Requirement: Retyping should cover only the lines from the one containing "Does snow on" through the final line of the records, with pictures omitted.

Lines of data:
········

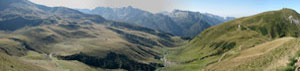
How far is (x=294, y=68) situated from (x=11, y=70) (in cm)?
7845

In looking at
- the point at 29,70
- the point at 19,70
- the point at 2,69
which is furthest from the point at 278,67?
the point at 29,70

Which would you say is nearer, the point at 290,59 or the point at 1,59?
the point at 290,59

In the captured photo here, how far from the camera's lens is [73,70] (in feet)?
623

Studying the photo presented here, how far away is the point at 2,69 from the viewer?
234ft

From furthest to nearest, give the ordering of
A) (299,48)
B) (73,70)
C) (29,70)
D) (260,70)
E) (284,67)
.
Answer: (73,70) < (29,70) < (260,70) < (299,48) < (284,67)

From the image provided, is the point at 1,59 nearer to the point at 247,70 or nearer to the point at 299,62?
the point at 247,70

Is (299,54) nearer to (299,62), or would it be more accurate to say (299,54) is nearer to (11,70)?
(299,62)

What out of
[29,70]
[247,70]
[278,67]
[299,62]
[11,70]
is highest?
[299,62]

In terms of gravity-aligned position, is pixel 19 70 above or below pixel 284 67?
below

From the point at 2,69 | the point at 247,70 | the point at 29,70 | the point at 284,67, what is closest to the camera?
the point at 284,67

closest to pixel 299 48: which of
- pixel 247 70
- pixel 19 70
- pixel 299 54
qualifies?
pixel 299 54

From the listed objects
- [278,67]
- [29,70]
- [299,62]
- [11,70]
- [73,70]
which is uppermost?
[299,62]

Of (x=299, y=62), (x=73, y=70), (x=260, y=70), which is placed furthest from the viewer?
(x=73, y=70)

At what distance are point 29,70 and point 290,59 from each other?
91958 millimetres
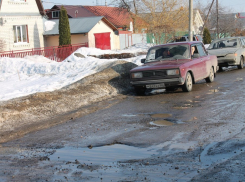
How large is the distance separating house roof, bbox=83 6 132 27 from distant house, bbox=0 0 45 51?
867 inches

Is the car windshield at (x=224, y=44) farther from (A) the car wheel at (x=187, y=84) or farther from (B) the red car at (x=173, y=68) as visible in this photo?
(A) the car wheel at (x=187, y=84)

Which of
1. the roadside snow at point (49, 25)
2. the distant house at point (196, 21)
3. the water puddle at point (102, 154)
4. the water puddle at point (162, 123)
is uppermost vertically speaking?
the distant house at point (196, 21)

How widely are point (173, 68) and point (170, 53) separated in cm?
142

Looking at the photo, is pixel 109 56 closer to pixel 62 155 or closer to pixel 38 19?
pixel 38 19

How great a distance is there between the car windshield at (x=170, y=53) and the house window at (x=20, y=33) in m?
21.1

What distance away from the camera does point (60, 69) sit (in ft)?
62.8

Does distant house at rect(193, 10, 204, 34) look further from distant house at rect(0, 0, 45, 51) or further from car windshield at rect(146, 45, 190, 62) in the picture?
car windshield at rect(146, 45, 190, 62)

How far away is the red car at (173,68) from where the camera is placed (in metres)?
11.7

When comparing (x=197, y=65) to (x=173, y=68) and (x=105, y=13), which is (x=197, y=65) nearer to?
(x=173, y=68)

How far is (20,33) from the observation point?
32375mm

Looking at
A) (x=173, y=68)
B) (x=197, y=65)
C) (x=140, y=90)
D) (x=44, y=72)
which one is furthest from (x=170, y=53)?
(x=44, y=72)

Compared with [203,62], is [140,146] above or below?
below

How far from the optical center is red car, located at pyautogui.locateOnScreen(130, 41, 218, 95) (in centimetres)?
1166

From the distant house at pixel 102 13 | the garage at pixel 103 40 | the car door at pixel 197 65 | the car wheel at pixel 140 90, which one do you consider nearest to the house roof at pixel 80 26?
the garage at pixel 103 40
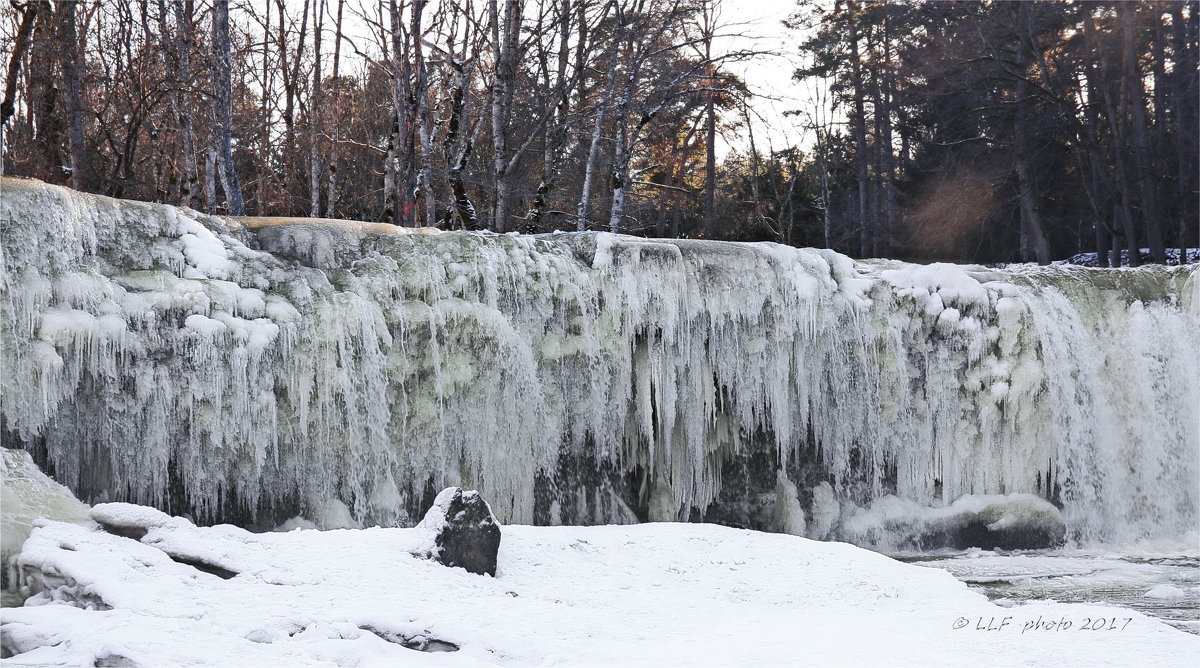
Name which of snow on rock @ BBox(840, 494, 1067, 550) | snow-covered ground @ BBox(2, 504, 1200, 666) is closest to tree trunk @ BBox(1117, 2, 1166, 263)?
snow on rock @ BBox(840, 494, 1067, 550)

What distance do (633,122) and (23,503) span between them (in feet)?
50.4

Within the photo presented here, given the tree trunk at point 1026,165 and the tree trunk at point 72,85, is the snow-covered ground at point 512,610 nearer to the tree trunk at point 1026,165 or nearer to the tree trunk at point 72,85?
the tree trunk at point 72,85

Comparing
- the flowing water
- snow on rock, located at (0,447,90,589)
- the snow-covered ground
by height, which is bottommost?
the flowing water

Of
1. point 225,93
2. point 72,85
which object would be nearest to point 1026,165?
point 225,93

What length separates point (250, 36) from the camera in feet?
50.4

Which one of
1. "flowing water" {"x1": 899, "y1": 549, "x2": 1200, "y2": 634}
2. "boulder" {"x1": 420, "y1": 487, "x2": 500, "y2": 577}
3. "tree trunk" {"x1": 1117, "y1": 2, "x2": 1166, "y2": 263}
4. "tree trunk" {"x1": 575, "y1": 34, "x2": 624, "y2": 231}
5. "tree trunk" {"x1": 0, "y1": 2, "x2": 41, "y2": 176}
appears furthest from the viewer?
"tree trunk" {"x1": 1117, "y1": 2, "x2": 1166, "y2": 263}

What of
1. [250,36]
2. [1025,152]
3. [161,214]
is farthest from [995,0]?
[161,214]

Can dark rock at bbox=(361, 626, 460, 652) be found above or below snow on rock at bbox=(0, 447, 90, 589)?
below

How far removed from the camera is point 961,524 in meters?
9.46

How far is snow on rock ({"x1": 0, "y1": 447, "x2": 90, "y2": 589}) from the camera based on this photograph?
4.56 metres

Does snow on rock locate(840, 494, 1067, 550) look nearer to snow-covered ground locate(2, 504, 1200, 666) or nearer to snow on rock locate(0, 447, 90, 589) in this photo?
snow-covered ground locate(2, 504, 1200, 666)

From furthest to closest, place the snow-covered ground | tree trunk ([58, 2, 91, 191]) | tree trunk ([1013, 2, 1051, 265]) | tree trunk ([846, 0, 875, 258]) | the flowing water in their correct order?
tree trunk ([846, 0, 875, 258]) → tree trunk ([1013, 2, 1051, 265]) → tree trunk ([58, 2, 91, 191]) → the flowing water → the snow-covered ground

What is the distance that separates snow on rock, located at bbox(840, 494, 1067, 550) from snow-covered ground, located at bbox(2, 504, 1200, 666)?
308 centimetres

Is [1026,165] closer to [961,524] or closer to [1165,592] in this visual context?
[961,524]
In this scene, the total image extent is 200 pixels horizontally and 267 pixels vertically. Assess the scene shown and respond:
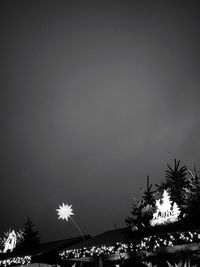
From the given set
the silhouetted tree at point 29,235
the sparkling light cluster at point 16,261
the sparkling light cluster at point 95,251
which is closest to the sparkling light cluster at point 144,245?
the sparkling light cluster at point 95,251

········

Answer to this exercise:
Does snow on rock locate(840, 494, 1067, 550) look nearer to snow-covered ground locate(2, 504, 1200, 666) or nearer to snow on rock locate(0, 447, 90, 589) in this photo?
snow-covered ground locate(2, 504, 1200, 666)

From furthest to closest, place the snow-covered ground | tree trunk ([58, 2, 91, 191]) | tree trunk ([1013, 2, 1051, 265]) | tree trunk ([846, 0, 875, 258]) | the flowing water in their correct order?
tree trunk ([846, 0, 875, 258]) → tree trunk ([1013, 2, 1051, 265]) → tree trunk ([58, 2, 91, 191]) → the flowing water → the snow-covered ground

What is the distance that separates snow on rock, located at bbox(840, 494, 1067, 550) from snow-covered ground, located at bbox(2, 504, 1200, 666)?
308 centimetres

Is [1026,165] closer to [961,524] or closer to [1165,592] in this visual context?
[961,524]
In this scene, the total image extent is 200 pixels horizontally and 267 pixels vertically. Assess the scene shown and respond:
From the given set
the silhouetted tree at point 29,235
the sparkling light cluster at point 16,261
the sparkling light cluster at point 95,251
which is closest to the sparkling light cluster at point 144,245?
the sparkling light cluster at point 95,251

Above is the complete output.